Best guess which component is responsible for bluescreens when system is cold

Associate
Joined
5 Feb 2012
Posts
46
Location
London
I have a hardware problem that started I think near the end of last year and has gotten worse throughout the year.

The problem only occurs within the first 20 or so minutes from a cold boot (I mean literally the components are cold!).

On Windows 7 I get a bluescreen: 0x00000116 VIDEO_TDR_ERROR

Initially I thought I needed to replace the video card, but looking into it more deeply suggests that just about any component could be at fault.

https://docs.microsoft.com/en-us/windows-hardware/drivers/debugger/bug-check-0x116---video-tdr-error

The video card is one of the newest components in my system (besides drives) and I haven't stressed it much mostly just playing non demanding games (e.g. WoW) and I've never attempted to overclock it further than the factory settings.

CPU & memory is overclocked, I removed this for a couple of months but it made no difference at all.

In addition to Windows 7 bluescreens, Ubuntu crashed on me when cold, and also Linux Mint crashed badly.

I ran memory checker for 24 hours with no errors. However if I start memory checker when the system is cold it will freeze after 5 to 10 mins (still reporting no errors).

* _DATA ENTRIES_
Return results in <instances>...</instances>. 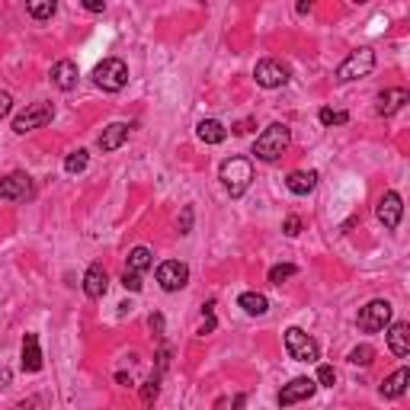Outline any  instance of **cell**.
Listing matches in <instances>:
<instances>
[{
    "instance_id": "obj_24",
    "label": "cell",
    "mask_w": 410,
    "mask_h": 410,
    "mask_svg": "<svg viewBox=\"0 0 410 410\" xmlns=\"http://www.w3.org/2000/svg\"><path fill=\"white\" fill-rule=\"evenodd\" d=\"M55 10H58V4H55V0H39V4H26V13L35 16V20H48V16H55Z\"/></svg>"
},
{
    "instance_id": "obj_35",
    "label": "cell",
    "mask_w": 410,
    "mask_h": 410,
    "mask_svg": "<svg viewBox=\"0 0 410 410\" xmlns=\"http://www.w3.org/2000/svg\"><path fill=\"white\" fill-rule=\"evenodd\" d=\"M84 10H90V13H103L106 4H103V0H84Z\"/></svg>"
},
{
    "instance_id": "obj_10",
    "label": "cell",
    "mask_w": 410,
    "mask_h": 410,
    "mask_svg": "<svg viewBox=\"0 0 410 410\" xmlns=\"http://www.w3.org/2000/svg\"><path fill=\"white\" fill-rule=\"evenodd\" d=\"M375 215H378V222L385 224L388 231H394L397 224H401V215H404V202H401V195L394 193V189H388V193L378 199V205H375Z\"/></svg>"
},
{
    "instance_id": "obj_14",
    "label": "cell",
    "mask_w": 410,
    "mask_h": 410,
    "mask_svg": "<svg viewBox=\"0 0 410 410\" xmlns=\"http://www.w3.org/2000/svg\"><path fill=\"white\" fill-rule=\"evenodd\" d=\"M128 132H132V125H125V122H113V125H106L103 128V135H100V151H115V148H122V144L128 142Z\"/></svg>"
},
{
    "instance_id": "obj_17",
    "label": "cell",
    "mask_w": 410,
    "mask_h": 410,
    "mask_svg": "<svg viewBox=\"0 0 410 410\" xmlns=\"http://www.w3.org/2000/svg\"><path fill=\"white\" fill-rule=\"evenodd\" d=\"M410 96H407V90L404 87H394V90H385V93H378V115H394L397 109L407 103Z\"/></svg>"
},
{
    "instance_id": "obj_12",
    "label": "cell",
    "mask_w": 410,
    "mask_h": 410,
    "mask_svg": "<svg viewBox=\"0 0 410 410\" xmlns=\"http://www.w3.org/2000/svg\"><path fill=\"white\" fill-rule=\"evenodd\" d=\"M29 189H33V180H29V173H10L7 180H0V199H7V202L26 199Z\"/></svg>"
},
{
    "instance_id": "obj_26",
    "label": "cell",
    "mask_w": 410,
    "mask_h": 410,
    "mask_svg": "<svg viewBox=\"0 0 410 410\" xmlns=\"http://www.w3.org/2000/svg\"><path fill=\"white\" fill-rule=\"evenodd\" d=\"M295 273H298V269L292 266V263H279V266L269 269V283H273V285H283L285 279H292Z\"/></svg>"
},
{
    "instance_id": "obj_29",
    "label": "cell",
    "mask_w": 410,
    "mask_h": 410,
    "mask_svg": "<svg viewBox=\"0 0 410 410\" xmlns=\"http://www.w3.org/2000/svg\"><path fill=\"white\" fill-rule=\"evenodd\" d=\"M321 122H324V125H343V122H350V113H334V109H321Z\"/></svg>"
},
{
    "instance_id": "obj_32",
    "label": "cell",
    "mask_w": 410,
    "mask_h": 410,
    "mask_svg": "<svg viewBox=\"0 0 410 410\" xmlns=\"http://www.w3.org/2000/svg\"><path fill=\"white\" fill-rule=\"evenodd\" d=\"M189 228H193V209H183V218H180V234H189Z\"/></svg>"
},
{
    "instance_id": "obj_9",
    "label": "cell",
    "mask_w": 410,
    "mask_h": 410,
    "mask_svg": "<svg viewBox=\"0 0 410 410\" xmlns=\"http://www.w3.org/2000/svg\"><path fill=\"white\" fill-rule=\"evenodd\" d=\"M157 283H161L164 292H180L183 285L189 283V266L180 260H167L157 266Z\"/></svg>"
},
{
    "instance_id": "obj_36",
    "label": "cell",
    "mask_w": 410,
    "mask_h": 410,
    "mask_svg": "<svg viewBox=\"0 0 410 410\" xmlns=\"http://www.w3.org/2000/svg\"><path fill=\"white\" fill-rule=\"evenodd\" d=\"M250 125H254V122L244 119V122H237V125H234V132H237V135H244V132H250Z\"/></svg>"
},
{
    "instance_id": "obj_8",
    "label": "cell",
    "mask_w": 410,
    "mask_h": 410,
    "mask_svg": "<svg viewBox=\"0 0 410 410\" xmlns=\"http://www.w3.org/2000/svg\"><path fill=\"white\" fill-rule=\"evenodd\" d=\"M254 77H256L260 87L276 90V87H285V84H289V67H285L283 61H276V58H263L260 64L254 67Z\"/></svg>"
},
{
    "instance_id": "obj_30",
    "label": "cell",
    "mask_w": 410,
    "mask_h": 410,
    "mask_svg": "<svg viewBox=\"0 0 410 410\" xmlns=\"http://www.w3.org/2000/svg\"><path fill=\"white\" fill-rule=\"evenodd\" d=\"M317 385H324V388H334V385H336L334 365H317Z\"/></svg>"
},
{
    "instance_id": "obj_21",
    "label": "cell",
    "mask_w": 410,
    "mask_h": 410,
    "mask_svg": "<svg viewBox=\"0 0 410 410\" xmlns=\"http://www.w3.org/2000/svg\"><path fill=\"white\" fill-rule=\"evenodd\" d=\"M285 186H289V193H295V195H308L311 189L317 186V173L314 170H295V173H289Z\"/></svg>"
},
{
    "instance_id": "obj_5",
    "label": "cell",
    "mask_w": 410,
    "mask_h": 410,
    "mask_svg": "<svg viewBox=\"0 0 410 410\" xmlns=\"http://www.w3.org/2000/svg\"><path fill=\"white\" fill-rule=\"evenodd\" d=\"M285 350H289V356L295 359V363H317V356H321L317 343L311 340L308 334H304L302 327H289V330H285Z\"/></svg>"
},
{
    "instance_id": "obj_6",
    "label": "cell",
    "mask_w": 410,
    "mask_h": 410,
    "mask_svg": "<svg viewBox=\"0 0 410 410\" xmlns=\"http://www.w3.org/2000/svg\"><path fill=\"white\" fill-rule=\"evenodd\" d=\"M52 115H55L52 103H45V100H42V103H29V106L13 119V132L16 135H26V132H33V128H42V125H48V122H52Z\"/></svg>"
},
{
    "instance_id": "obj_18",
    "label": "cell",
    "mask_w": 410,
    "mask_h": 410,
    "mask_svg": "<svg viewBox=\"0 0 410 410\" xmlns=\"http://www.w3.org/2000/svg\"><path fill=\"white\" fill-rule=\"evenodd\" d=\"M42 369V350H39V336L26 334L23 336V372H39Z\"/></svg>"
},
{
    "instance_id": "obj_25",
    "label": "cell",
    "mask_w": 410,
    "mask_h": 410,
    "mask_svg": "<svg viewBox=\"0 0 410 410\" xmlns=\"http://www.w3.org/2000/svg\"><path fill=\"white\" fill-rule=\"evenodd\" d=\"M87 161H90V157H87V151H84V148H77L74 154H67L64 170H67V173H84V170H87Z\"/></svg>"
},
{
    "instance_id": "obj_23",
    "label": "cell",
    "mask_w": 410,
    "mask_h": 410,
    "mask_svg": "<svg viewBox=\"0 0 410 410\" xmlns=\"http://www.w3.org/2000/svg\"><path fill=\"white\" fill-rule=\"evenodd\" d=\"M151 263H154V256H151L148 247H135L132 254H128V266L125 273H135V276H142L144 269H151Z\"/></svg>"
},
{
    "instance_id": "obj_3",
    "label": "cell",
    "mask_w": 410,
    "mask_h": 410,
    "mask_svg": "<svg viewBox=\"0 0 410 410\" xmlns=\"http://www.w3.org/2000/svg\"><path fill=\"white\" fill-rule=\"evenodd\" d=\"M372 71H375V52L372 48H356L340 61L336 81H359V77H369Z\"/></svg>"
},
{
    "instance_id": "obj_34",
    "label": "cell",
    "mask_w": 410,
    "mask_h": 410,
    "mask_svg": "<svg viewBox=\"0 0 410 410\" xmlns=\"http://www.w3.org/2000/svg\"><path fill=\"white\" fill-rule=\"evenodd\" d=\"M298 231H302V222H298L295 215H289V218H285V234H289V237H295Z\"/></svg>"
},
{
    "instance_id": "obj_27",
    "label": "cell",
    "mask_w": 410,
    "mask_h": 410,
    "mask_svg": "<svg viewBox=\"0 0 410 410\" xmlns=\"http://www.w3.org/2000/svg\"><path fill=\"white\" fill-rule=\"evenodd\" d=\"M372 359H375V350H372L369 343L356 346V350L350 353V363H353V365H372Z\"/></svg>"
},
{
    "instance_id": "obj_15",
    "label": "cell",
    "mask_w": 410,
    "mask_h": 410,
    "mask_svg": "<svg viewBox=\"0 0 410 410\" xmlns=\"http://www.w3.org/2000/svg\"><path fill=\"white\" fill-rule=\"evenodd\" d=\"M388 346L394 356H410V324L407 321H397L388 327Z\"/></svg>"
},
{
    "instance_id": "obj_4",
    "label": "cell",
    "mask_w": 410,
    "mask_h": 410,
    "mask_svg": "<svg viewBox=\"0 0 410 410\" xmlns=\"http://www.w3.org/2000/svg\"><path fill=\"white\" fill-rule=\"evenodd\" d=\"M93 81H96V87L106 90V93H119L128 84V64L122 58H106L103 64H96Z\"/></svg>"
},
{
    "instance_id": "obj_33",
    "label": "cell",
    "mask_w": 410,
    "mask_h": 410,
    "mask_svg": "<svg viewBox=\"0 0 410 410\" xmlns=\"http://www.w3.org/2000/svg\"><path fill=\"white\" fill-rule=\"evenodd\" d=\"M10 109H13V96H10V93H4V90H0V119H4V115H7Z\"/></svg>"
},
{
    "instance_id": "obj_16",
    "label": "cell",
    "mask_w": 410,
    "mask_h": 410,
    "mask_svg": "<svg viewBox=\"0 0 410 410\" xmlns=\"http://www.w3.org/2000/svg\"><path fill=\"white\" fill-rule=\"evenodd\" d=\"M77 77H81V74H77V64H74V61H67V58L58 61V64L52 67V84L58 90H74Z\"/></svg>"
},
{
    "instance_id": "obj_13",
    "label": "cell",
    "mask_w": 410,
    "mask_h": 410,
    "mask_svg": "<svg viewBox=\"0 0 410 410\" xmlns=\"http://www.w3.org/2000/svg\"><path fill=\"white\" fill-rule=\"evenodd\" d=\"M109 289V276L106 269H103V263H93V266L87 269V276H84V292H87V298H103Z\"/></svg>"
},
{
    "instance_id": "obj_1",
    "label": "cell",
    "mask_w": 410,
    "mask_h": 410,
    "mask_svg": "<svg viewBox=\"0 0 410 410\" xmlns=\"http://www.w3.org/2000/svg\"><path fill=\"white\" fill-rule=\"evenodd\" d=\"M292 142V132L289 125H283V122H273V125H266L260 135H256V142H254V154L260 157V161L273 164L283 157V151L289 148Z\"/></svg>"
},
{
    "instance_id": "obj_19",
    "label": "cell",
    "mask_w": 410,
    "mask_h": 410,
    "mask_svg": "<svg viewBox=\"0 0 410 410\" xmlns=\"http://www.w3.org/2000/svg\"><path fill=\"white\" fill-rule=\"evenodd\" d=\"M195 135H199V142H205V144H222L224 138H228V128L218 119H202L199 125H195Z\"/></svg>"
},
{
    "instance_id": "obj_37",
    "label": "cell",
    "mask_w": 410,
    "mask_h": 410,
    "mask_svg": "<svg viewBox=\"0 0 410 410\" xmlns=\"http://www.w3.org/2000/svg\"><path fill=\"white\" fill-rule=\"evenodd\" d=\"M215 410H228V401H224V397H222V401H215Z\"/></svg>"
},
{
    "instance_id": "obj_22",
    "label": "cell",
    "mask_w": 410,
    "mask_h": 410,
    "mask_svg": "<svg viewBox=\"0 0 410 410\" xmlns=\"http://www.w3.org/2000/svg\"><path fill=\"white\" fill-rule=\"evenodd\" d=\"M237 304H241L244 311H247L250 317H263L269 311V302L266 295H260V292H244L241 298H237Z\"/></svg>"
},
{
    "instance_id": "obj_31",
    "label": "cell",
    "mask_w": 410,
    "mask_h": 410,
    "mask_svg": "<svg viewBox=\"0 0 410 410\" xmlns=\"http://www.w3.org/2000/svg\"><path fill=\"white\" fill-rule=\"evenodd\" d=\"M122 285H125L128 292H142V276H135V273H125V276H122Z\"/></svg>"
},
{
    "instance_id": "obj_20",
    "label": "cell",
    "mask_w": 410,
    "mask_h": 410,
    "mask_svg": "<svg viewBox=\"0 0 410 410\" xmlns=\"http://www.w3.org/2000/svg\"><path fill=\"white\" fill-rule=\"evenodd\" d=\"M407 382H410V372H407V369L391 372V375L382 382V397H388V401H397V397L407 391Z\"/></svg>"
},
{
    "instance_id": "obj_7",
    "label": "cell",
    "mask_w": 410,
    "mask_h": 410,
    "mask_svg": "<svg viewBox=\"0 0 410 410\" xmlns=\"http://www.w3.org/2000/svg\"><path fill=\"white\" fill-rule=\"evenodd\" d=\"M391 302H385V298H375V302H369L363 311H359V330H365V334H375V330H385L391 324Z\"/></svg>"
},
{
    "instance_id": "obj_2",
    "label": "cell",
    "mask_w": 410,
    "mask_h": 410,
    "mask_svg": "<svg viewBox=\"0 0 410 410\" xmlns=\"http://www.w3.org/2000/svg\"><path fill=\"white\" fill-rule=\"evenodd\" d=\"M218 176H222L231 199H241V195L247 193L250 180H254V164H250L247 157H228V161L222 164V170H218Z\"/></svg>"
},
{
    "instance_id": "obj_11",
    "label": "cell",
    "mask_w": 410,
    "mask_h": 410,
    "mask_svg": "<svg viewBox=\"0 0 410 410\" xmlns=\"http://www.w3.org/2000/svg\"><path fill=\"white\" fill-rule=\"evenodd\" d=\"M314 391H317L314 378H292V382L279 391V407H292V404H298V401H308Z\"/></svg>"
},
{
    "instance_id": "obj_28",
    "label": "cell",
    "mask_w": 410,
    "mask_h": 410,
    "mask_svg": "<svg viewBox=\"0 0 410 410\" xmlns=\"http://www.w3.org/2000/svg\"><path fill=\"white\" fill-rule=\"evenodd\" d=\"M157 394H161V385H157V375H154V378H148V382L142 385V404H144V407H151V404L157 401Z\"/></svg>"
}]
</instances>
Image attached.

* _STATED EXERCISE A_
Can you reproduce the cold-boot bluescreen post word for word from "The video card is" to "reporting no errors)."?
* _STATED EXERCISE B_
In the cold-boot bluescreen post, what bluescreen code does Windows 7 show?

* _RESPONSE A_
The video card is one of the newest components in my system (besides drives) and I haven't stressed it much mostly just playing non demanding games (e.g. WoW) and I've never attempted to overclock it further than the factory settings.

CPU & memory is overclocked, I removed this for a couple of months but it made no difference at all.

In addition to Windows 7 bluescreens, Ubuntu crashed on me when cold, and also Linux Mint crashed badly.

I ran memory checker for 24 hours with no errors. However if I start memory checker when the system is cold it will freeze after 5 to 10 mins (still reporting no errors).

* _RESPONSE B_
0x00000116 VIDEO_TDR_ERROR